Scan the entries that follow and copy out every line containing "marking".

Top of Dataset entries

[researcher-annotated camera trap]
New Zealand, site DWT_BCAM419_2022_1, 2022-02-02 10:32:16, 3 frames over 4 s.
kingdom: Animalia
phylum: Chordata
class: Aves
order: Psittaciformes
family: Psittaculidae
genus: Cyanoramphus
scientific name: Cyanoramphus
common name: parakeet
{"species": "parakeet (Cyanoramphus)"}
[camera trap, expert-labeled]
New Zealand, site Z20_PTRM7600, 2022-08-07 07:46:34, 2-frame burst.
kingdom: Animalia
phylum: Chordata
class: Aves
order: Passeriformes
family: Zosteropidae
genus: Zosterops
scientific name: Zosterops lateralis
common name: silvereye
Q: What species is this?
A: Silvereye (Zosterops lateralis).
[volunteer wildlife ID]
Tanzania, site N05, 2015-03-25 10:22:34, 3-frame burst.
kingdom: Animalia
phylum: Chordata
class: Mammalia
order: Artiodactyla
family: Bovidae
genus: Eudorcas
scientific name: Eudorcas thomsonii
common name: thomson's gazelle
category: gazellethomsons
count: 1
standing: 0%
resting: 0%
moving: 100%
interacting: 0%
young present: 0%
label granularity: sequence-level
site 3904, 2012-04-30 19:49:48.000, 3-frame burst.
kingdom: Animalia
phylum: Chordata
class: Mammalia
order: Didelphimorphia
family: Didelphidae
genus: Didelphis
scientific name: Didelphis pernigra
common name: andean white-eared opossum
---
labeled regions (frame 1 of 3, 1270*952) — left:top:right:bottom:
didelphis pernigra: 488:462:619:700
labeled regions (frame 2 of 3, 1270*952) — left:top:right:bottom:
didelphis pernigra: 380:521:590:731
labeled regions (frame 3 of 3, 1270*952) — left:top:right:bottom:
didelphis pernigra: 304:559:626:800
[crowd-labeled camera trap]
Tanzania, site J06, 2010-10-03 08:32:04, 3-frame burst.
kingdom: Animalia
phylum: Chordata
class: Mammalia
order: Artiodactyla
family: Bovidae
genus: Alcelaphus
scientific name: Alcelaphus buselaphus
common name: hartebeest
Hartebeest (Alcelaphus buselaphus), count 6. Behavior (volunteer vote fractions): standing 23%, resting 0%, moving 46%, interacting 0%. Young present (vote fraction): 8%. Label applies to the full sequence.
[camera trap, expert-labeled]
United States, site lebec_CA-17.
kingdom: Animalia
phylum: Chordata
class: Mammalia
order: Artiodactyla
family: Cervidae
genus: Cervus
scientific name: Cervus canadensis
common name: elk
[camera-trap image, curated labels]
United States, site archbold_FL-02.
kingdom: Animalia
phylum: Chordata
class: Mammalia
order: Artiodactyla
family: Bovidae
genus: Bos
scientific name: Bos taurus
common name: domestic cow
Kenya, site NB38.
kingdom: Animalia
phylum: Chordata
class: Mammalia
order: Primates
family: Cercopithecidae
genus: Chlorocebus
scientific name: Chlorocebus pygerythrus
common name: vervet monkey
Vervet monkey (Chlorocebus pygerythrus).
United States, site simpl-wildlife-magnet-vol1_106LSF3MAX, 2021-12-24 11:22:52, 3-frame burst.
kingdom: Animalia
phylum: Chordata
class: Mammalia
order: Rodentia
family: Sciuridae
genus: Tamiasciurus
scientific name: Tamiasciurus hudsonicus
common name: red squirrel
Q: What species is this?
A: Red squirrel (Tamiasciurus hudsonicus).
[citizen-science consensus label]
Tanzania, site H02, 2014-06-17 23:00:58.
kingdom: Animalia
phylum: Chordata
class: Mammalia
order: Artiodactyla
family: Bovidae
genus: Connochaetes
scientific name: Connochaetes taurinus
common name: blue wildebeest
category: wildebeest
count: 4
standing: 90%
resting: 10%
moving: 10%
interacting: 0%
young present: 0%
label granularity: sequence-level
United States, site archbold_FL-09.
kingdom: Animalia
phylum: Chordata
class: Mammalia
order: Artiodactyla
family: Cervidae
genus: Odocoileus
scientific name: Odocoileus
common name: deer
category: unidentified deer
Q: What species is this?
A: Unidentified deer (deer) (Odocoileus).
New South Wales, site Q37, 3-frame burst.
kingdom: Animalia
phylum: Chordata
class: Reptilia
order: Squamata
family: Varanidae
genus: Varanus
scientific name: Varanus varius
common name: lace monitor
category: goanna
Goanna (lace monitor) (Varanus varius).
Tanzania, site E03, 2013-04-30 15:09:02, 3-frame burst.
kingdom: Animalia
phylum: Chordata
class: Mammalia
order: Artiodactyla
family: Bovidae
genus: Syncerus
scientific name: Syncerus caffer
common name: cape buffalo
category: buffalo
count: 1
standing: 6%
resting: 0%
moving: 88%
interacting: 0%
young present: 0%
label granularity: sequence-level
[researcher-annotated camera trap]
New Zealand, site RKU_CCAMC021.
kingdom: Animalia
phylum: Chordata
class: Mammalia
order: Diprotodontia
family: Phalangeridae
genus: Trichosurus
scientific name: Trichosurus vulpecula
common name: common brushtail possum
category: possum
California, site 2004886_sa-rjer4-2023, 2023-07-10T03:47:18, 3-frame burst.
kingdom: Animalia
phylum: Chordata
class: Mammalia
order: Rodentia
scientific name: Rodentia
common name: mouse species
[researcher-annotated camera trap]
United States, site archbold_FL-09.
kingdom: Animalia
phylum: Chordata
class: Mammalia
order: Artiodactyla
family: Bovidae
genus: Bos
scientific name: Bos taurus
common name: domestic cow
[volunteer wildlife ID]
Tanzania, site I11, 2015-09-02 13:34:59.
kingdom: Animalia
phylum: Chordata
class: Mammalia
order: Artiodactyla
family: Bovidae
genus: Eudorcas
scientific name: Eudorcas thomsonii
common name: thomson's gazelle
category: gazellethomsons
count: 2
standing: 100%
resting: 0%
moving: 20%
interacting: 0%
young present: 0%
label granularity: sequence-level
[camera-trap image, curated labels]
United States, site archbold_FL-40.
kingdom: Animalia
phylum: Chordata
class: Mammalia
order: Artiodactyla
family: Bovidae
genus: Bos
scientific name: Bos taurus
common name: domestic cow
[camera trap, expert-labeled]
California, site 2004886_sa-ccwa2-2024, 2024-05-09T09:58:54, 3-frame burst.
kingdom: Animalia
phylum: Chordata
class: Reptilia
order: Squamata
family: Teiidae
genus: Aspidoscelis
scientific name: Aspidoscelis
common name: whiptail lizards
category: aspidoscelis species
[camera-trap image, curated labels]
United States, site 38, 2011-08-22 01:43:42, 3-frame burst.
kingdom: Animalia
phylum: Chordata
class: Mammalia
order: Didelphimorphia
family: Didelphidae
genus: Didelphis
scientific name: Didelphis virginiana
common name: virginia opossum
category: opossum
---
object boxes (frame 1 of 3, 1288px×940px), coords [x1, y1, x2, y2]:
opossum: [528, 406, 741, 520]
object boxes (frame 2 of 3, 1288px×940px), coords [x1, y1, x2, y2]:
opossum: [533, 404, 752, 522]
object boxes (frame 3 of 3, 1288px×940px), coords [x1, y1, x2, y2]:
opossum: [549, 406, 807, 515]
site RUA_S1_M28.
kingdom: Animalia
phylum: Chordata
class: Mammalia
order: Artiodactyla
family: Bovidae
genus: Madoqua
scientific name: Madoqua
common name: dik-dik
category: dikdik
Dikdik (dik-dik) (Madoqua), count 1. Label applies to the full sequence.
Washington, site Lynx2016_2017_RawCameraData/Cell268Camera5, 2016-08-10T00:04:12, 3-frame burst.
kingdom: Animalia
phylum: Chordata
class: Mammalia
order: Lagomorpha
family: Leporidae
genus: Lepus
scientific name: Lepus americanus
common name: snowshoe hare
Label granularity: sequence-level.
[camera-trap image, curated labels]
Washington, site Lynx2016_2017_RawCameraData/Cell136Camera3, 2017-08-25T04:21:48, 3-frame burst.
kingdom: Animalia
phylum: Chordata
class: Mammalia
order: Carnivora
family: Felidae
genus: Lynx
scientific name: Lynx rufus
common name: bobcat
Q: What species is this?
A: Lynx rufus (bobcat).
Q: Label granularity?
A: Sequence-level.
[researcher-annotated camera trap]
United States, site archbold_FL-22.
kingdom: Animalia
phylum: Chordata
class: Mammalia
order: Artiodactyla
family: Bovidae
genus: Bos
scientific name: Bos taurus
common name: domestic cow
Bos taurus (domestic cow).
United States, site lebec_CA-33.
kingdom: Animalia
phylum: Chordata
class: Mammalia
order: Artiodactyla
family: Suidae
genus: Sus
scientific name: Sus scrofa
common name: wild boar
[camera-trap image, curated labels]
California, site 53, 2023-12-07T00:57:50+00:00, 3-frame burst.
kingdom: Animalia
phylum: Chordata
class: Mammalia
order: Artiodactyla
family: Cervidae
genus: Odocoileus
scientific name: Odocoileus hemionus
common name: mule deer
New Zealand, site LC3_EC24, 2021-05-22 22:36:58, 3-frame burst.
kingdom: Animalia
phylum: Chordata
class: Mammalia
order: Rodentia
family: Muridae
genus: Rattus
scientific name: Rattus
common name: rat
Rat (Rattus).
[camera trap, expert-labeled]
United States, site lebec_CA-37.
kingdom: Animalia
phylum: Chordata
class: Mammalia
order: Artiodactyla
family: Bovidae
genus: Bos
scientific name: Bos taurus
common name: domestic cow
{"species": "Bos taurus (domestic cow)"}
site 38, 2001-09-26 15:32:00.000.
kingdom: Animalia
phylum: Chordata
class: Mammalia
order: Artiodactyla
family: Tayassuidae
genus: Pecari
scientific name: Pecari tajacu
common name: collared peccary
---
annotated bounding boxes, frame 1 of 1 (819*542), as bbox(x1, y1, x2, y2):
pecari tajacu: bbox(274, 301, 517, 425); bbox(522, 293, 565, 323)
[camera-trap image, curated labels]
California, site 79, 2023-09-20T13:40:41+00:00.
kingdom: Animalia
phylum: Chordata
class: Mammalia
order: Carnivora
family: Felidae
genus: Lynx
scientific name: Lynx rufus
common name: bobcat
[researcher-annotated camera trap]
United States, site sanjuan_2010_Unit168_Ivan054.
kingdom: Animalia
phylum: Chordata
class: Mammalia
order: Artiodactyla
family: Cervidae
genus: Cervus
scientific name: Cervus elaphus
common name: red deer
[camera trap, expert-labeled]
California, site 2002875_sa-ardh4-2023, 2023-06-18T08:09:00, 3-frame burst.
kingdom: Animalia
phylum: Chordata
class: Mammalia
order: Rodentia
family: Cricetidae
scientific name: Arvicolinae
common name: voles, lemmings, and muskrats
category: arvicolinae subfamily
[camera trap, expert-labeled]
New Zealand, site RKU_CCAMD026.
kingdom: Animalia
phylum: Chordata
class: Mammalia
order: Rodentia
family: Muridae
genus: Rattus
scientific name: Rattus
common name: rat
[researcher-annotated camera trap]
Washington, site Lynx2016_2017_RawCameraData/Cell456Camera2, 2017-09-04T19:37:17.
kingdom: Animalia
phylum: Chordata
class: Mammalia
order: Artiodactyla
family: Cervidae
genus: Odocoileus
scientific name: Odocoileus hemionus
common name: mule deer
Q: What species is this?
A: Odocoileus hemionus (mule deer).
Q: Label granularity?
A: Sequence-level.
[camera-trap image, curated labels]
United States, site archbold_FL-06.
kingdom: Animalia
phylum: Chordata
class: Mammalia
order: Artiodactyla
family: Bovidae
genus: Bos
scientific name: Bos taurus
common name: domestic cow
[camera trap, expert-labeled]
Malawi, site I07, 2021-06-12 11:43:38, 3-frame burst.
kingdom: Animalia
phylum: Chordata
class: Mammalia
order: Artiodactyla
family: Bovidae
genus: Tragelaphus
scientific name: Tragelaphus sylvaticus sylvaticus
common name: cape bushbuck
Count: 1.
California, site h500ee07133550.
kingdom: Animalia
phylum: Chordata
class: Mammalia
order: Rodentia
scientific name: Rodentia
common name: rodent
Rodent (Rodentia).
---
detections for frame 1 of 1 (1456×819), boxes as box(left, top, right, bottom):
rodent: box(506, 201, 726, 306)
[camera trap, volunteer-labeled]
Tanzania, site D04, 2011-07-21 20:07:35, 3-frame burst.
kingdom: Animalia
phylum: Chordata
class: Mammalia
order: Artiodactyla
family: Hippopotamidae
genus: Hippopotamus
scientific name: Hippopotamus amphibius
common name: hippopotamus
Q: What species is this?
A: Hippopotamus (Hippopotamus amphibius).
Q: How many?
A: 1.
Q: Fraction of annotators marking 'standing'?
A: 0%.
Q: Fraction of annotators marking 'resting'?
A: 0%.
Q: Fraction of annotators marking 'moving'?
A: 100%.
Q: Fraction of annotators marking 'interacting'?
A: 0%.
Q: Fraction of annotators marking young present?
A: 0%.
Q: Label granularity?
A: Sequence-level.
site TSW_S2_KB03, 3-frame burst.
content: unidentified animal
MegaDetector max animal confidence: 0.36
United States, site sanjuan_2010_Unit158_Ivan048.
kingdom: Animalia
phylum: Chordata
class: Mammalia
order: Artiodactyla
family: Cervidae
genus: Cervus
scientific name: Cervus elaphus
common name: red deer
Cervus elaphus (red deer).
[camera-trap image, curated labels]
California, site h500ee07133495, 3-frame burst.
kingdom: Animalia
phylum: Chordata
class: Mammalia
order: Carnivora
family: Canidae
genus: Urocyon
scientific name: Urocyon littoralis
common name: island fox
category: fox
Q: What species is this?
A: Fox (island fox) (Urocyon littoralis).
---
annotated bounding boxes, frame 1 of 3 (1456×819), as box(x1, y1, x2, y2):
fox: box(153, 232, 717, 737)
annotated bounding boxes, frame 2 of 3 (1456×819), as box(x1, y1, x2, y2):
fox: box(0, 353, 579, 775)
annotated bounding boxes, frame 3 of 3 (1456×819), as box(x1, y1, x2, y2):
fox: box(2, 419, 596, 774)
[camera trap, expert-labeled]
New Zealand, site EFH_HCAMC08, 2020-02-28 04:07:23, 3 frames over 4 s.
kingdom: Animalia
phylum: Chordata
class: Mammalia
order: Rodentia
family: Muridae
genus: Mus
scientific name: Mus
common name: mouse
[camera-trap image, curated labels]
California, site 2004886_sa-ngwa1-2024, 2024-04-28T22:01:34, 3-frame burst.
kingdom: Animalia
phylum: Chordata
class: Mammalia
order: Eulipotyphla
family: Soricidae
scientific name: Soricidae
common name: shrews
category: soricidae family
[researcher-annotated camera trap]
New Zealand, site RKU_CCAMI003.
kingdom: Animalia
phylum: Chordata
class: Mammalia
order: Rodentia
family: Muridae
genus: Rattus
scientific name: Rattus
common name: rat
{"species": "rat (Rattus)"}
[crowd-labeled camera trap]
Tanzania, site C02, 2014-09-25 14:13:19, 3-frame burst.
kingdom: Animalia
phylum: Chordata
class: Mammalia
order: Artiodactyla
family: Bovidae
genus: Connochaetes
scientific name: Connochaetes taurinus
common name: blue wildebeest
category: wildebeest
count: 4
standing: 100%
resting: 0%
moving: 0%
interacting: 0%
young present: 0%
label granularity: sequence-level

Bottom of Dataset entries

§ **Reply**:
Q: Fraction of annotators marking 'standing'?
Q: Fraction of annotators marking 'resting'?
Q: Fraction of annotators marking 'moving'?
Q: Fraction of annotators marking 'interacting'?
Q: Fraction of annotators marking young present?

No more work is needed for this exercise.